STATED GOAL A: Please set down the listing exactly, from its first line up to and including the line containing "22L19 24V26H29V24L31 22V17L27".

___ DOCUMENT TEXT ___

Data transformation used on pre and post processing of the FTS

apply(data, param, **kwargs)

Apply the transformation on input data

Parameters:

• data – input data
• param –
• kwargs –

Returns:

numpy array with transformed data

inverse(data, param, **kwargs)

Parameters:

• data – transformed data
• param –
• kwargs –

Returns:

numpy array with inverse transformed data

is_multivariate = None

detemine if this transformation can be applied to multivariate data

pyFTS.common.transformations.trend module

pyFTS.data package

Module contents

Module for pyFTS standard datasets facilities

Submodules

pyFTS.data.common module

pyFTS.data.common.get_dataframe(filename: str, url: str, sep: str = ';', compression: str = 'infer') → pandas.core.frame.DataFrame

This method check if filename already exists, read the file and return its data. If the file don’t already exists, it will be downloaded and decompressed.

Parameters:

• filename – dataset local filename
• url – dataset internet URL
• sep – CSV field separator
• compression – type of compression

Returns:

Pandas dataset

Datasets

Artificial and synthetic data generators

Facilities to generate synthetic stochastic processes

class pyFTS.data.artificial.SignalEmulator(**kwargs)

Bases: object

Emulate a complex signal built from several additive and non-additive components

blip(**kwargs)

Creates an outlier greater than the maximum or lower then the minimum previous values of the signal, and insert it on a random location of the signal.

Returns:the current SignalEmulator instance, for method chaining

components = None

Components of the signal

incremental_gaussian(mu: float, sigma: float, **kwargs)

Creates an additive gaussian interference on a previous signal

Parameters:

• mu – increment on mean
• sigma – increment on variance
• start – lag index to start this signal, the default value is 0
• it – Number of iterations, the default value is 1
• length – Number of samples generated on each iteration, the default value is 100
• vmin – Lower bound value of generated data, the default value is None
• vmax – Upper bound value of generated data, the default value is None

Returns:

the current SignalEmulator instance, for method chaining

periodic_gaussian(type: str, period: int, mu_min: float, sigma_min: float, mu_max: float, sigma_max: float, **kwargs)

___ LISTED ENTRIES ___

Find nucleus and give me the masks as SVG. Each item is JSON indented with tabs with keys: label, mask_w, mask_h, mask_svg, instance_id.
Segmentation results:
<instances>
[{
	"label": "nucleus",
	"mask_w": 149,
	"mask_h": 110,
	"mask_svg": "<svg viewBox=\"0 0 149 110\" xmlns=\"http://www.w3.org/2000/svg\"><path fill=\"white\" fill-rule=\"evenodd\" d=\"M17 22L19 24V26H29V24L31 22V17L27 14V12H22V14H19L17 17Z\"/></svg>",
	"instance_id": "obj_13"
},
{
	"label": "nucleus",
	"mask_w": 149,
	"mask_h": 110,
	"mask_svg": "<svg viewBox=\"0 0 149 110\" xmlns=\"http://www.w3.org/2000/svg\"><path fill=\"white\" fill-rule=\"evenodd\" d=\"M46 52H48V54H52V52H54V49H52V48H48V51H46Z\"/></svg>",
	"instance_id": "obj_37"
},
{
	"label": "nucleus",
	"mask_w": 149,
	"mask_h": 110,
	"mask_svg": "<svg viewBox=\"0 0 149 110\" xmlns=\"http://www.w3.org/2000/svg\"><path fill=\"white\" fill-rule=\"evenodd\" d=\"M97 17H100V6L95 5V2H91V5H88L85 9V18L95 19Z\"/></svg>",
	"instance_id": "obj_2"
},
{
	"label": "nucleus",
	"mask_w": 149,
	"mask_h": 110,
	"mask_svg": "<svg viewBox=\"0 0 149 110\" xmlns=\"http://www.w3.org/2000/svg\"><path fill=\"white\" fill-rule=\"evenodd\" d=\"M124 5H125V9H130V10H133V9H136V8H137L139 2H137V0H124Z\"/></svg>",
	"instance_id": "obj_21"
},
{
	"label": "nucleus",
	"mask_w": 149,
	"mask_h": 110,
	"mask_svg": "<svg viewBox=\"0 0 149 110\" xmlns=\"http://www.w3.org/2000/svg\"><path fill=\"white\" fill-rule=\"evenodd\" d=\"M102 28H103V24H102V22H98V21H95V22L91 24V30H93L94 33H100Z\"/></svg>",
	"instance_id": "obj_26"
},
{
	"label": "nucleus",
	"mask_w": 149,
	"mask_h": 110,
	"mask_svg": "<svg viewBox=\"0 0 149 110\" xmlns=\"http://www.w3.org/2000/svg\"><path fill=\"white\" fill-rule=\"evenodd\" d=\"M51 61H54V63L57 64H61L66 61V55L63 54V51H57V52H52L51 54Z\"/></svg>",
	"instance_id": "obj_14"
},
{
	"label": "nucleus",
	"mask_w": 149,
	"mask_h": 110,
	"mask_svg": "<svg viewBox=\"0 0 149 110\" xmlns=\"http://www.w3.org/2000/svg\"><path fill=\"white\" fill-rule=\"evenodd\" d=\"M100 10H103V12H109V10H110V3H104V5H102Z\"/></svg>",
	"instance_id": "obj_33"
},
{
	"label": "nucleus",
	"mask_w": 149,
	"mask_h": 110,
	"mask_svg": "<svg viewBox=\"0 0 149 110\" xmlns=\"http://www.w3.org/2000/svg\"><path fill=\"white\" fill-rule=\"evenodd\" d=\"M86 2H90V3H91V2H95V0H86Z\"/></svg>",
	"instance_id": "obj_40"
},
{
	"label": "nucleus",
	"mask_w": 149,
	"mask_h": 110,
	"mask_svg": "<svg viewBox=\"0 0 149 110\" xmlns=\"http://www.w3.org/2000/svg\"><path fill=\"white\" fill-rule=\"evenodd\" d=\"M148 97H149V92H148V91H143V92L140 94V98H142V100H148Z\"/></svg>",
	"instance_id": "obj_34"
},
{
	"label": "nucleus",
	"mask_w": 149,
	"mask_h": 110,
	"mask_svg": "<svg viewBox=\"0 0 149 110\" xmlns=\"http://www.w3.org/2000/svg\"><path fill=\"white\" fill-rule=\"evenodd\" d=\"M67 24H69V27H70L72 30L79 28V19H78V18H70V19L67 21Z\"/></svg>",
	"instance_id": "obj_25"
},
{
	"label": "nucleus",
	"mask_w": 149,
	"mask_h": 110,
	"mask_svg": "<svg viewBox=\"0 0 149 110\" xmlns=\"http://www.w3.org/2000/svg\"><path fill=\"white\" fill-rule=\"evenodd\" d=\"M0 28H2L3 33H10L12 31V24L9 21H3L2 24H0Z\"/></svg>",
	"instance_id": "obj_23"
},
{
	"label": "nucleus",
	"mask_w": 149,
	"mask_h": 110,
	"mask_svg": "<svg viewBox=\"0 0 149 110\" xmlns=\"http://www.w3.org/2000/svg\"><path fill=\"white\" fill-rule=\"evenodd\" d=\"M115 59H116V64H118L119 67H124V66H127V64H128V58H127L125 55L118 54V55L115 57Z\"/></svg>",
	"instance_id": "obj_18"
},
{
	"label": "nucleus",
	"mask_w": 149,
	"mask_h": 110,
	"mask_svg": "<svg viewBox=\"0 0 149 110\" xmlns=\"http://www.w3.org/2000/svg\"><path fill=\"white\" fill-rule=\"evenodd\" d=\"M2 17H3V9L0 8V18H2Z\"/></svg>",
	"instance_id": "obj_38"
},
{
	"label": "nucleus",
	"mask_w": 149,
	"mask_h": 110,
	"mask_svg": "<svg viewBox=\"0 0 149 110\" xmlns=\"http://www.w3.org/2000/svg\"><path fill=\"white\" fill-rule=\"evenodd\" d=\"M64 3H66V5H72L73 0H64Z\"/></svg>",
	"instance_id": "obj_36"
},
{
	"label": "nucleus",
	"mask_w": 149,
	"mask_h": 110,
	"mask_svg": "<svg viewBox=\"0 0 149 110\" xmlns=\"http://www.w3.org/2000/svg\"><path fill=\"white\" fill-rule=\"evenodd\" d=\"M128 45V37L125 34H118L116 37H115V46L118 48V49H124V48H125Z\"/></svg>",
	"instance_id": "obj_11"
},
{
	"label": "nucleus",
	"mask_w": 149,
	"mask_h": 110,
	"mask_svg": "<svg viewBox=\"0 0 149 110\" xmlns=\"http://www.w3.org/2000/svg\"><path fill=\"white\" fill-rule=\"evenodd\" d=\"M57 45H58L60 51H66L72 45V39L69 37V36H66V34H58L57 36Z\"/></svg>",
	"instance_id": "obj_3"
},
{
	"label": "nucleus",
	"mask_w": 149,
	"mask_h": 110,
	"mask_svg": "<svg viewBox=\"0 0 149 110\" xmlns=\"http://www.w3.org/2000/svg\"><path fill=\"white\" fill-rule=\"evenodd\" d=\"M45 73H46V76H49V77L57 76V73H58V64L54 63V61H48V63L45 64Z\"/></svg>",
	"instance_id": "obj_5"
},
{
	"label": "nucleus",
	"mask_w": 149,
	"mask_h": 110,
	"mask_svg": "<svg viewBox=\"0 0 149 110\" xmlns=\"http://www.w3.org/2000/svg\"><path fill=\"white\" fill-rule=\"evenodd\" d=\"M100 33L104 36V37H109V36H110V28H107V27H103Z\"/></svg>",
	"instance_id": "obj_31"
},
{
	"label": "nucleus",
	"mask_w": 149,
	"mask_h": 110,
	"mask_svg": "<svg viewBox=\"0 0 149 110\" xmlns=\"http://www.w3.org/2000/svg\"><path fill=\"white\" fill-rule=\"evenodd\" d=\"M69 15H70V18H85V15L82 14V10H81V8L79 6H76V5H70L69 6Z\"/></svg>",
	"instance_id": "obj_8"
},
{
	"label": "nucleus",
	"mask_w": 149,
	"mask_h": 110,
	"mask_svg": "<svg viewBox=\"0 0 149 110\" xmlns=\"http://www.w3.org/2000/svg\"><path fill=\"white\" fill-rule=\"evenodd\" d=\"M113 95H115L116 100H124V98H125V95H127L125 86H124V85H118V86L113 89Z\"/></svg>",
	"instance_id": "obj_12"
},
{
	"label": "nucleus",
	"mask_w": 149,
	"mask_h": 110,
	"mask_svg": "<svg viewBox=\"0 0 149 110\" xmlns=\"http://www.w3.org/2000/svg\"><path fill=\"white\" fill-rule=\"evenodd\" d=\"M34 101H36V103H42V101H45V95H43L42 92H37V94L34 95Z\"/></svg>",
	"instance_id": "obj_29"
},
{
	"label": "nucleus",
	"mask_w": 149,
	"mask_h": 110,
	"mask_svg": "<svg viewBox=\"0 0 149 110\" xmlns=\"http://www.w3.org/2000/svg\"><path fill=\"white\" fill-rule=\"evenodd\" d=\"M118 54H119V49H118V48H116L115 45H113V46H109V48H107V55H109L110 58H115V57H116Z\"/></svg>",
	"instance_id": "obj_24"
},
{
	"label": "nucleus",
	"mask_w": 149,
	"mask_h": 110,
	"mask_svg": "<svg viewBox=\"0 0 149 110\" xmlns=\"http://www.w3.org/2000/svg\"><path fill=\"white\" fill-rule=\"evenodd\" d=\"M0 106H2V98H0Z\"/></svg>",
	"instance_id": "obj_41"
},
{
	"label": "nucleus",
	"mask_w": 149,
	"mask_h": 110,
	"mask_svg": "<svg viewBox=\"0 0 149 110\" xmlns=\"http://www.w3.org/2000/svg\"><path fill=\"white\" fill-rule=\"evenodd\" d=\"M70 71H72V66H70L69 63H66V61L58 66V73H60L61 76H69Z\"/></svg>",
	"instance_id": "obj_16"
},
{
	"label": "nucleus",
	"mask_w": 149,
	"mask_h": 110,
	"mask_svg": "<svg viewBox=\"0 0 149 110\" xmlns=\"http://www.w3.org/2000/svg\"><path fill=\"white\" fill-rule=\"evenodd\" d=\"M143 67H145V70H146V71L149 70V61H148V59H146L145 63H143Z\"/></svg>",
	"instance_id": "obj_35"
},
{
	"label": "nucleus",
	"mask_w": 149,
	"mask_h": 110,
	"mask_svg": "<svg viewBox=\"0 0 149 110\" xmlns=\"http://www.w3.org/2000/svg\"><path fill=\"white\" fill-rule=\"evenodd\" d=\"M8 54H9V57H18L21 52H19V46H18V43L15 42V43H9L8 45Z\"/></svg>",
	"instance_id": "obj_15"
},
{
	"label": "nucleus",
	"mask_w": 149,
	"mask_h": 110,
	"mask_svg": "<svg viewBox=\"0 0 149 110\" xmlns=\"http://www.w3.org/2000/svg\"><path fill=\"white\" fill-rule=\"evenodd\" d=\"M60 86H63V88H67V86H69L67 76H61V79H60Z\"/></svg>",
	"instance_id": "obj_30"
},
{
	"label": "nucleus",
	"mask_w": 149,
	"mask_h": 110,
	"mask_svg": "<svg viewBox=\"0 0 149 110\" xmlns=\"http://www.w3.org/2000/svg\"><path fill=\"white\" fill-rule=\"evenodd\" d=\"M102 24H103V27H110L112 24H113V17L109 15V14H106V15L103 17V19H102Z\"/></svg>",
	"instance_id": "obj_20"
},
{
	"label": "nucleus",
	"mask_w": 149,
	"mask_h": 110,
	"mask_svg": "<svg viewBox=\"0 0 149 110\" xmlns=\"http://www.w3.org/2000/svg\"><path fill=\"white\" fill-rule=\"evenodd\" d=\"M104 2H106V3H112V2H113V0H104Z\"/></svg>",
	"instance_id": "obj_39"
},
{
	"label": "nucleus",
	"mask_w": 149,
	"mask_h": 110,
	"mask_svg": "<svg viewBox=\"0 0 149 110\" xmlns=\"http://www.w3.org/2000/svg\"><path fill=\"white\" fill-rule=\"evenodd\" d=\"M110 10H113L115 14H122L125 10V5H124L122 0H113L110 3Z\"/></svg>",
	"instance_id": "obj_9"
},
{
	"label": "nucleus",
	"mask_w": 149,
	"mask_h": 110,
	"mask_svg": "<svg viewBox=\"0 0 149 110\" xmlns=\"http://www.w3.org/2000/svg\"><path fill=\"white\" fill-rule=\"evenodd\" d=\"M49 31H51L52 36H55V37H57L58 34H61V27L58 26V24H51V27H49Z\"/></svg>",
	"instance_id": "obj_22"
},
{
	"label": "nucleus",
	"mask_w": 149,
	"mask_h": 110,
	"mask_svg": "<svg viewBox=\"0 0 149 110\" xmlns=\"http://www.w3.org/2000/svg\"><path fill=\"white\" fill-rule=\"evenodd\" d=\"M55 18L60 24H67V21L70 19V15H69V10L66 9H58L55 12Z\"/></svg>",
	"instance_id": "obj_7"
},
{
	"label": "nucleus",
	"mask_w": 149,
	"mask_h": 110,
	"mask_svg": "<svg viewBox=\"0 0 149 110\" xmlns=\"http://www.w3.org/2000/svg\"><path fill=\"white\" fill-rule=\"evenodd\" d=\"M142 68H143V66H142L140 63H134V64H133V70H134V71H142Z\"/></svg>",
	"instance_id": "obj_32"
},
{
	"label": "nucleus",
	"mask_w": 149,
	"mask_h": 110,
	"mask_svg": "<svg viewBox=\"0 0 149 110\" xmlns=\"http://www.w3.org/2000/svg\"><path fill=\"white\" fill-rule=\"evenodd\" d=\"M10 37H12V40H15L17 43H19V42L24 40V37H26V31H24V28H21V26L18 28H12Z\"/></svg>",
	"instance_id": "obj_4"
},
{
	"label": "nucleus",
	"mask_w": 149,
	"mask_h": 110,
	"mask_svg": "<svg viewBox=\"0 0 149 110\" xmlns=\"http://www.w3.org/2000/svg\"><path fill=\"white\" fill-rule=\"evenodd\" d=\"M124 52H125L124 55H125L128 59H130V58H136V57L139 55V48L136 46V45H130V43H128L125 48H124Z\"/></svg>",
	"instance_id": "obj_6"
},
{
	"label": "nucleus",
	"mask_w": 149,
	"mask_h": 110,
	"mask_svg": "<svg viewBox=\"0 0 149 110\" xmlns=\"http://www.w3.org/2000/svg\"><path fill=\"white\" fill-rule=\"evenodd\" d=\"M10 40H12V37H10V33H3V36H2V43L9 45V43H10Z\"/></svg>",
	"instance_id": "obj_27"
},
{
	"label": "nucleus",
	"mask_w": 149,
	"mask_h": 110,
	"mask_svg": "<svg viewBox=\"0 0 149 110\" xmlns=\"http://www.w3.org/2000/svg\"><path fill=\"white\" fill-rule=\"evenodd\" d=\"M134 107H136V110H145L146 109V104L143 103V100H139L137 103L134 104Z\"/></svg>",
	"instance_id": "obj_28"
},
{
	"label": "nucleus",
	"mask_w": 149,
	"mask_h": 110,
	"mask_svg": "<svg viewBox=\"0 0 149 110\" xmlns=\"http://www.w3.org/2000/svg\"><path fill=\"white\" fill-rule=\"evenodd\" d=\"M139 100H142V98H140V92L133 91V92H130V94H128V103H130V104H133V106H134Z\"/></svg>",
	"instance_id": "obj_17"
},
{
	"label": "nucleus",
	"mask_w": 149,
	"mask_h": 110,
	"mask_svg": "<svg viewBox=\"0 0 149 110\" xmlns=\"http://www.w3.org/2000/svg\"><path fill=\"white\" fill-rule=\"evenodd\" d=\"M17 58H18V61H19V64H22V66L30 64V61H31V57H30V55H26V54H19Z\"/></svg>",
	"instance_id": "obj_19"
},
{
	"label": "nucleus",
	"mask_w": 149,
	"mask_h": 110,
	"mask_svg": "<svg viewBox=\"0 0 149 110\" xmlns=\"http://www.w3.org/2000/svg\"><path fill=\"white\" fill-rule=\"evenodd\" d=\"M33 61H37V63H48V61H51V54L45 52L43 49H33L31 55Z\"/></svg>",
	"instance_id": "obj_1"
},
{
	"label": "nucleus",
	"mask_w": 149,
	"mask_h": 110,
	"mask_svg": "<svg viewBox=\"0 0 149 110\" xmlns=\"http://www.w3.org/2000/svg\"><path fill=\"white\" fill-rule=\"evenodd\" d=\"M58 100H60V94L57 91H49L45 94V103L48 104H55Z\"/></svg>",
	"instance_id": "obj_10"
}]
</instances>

___

STATED GOAL B: According to the pyFTS documentation text, what happens in get_dataframe when the file does not already exist?

TASK OUTPUT A:
Find nucleus and give me the masks as SVG. Each item is JSON indented with tabs with keys: label, mask_w, mask_h, mask_svg, instance_id.
Segmentation results:
<instances>
[{
	"label": "nucleus",
	"mask_w": 149,
	"mask_h": 110,
	"mask_svg": "<svg viewBox=\"0 0 149 110\" xmlns=\"http://www.w3.org/2000/svg\"><path fill=\"white\" fill-rule=\"evenodd\" d=\"M17 22L19 24V26H29V24L31 22V17L27 14V12H22V14H19L17 17Z\"/></svg>",

TASK OUTPUT B: The file is downloaded and decompressed.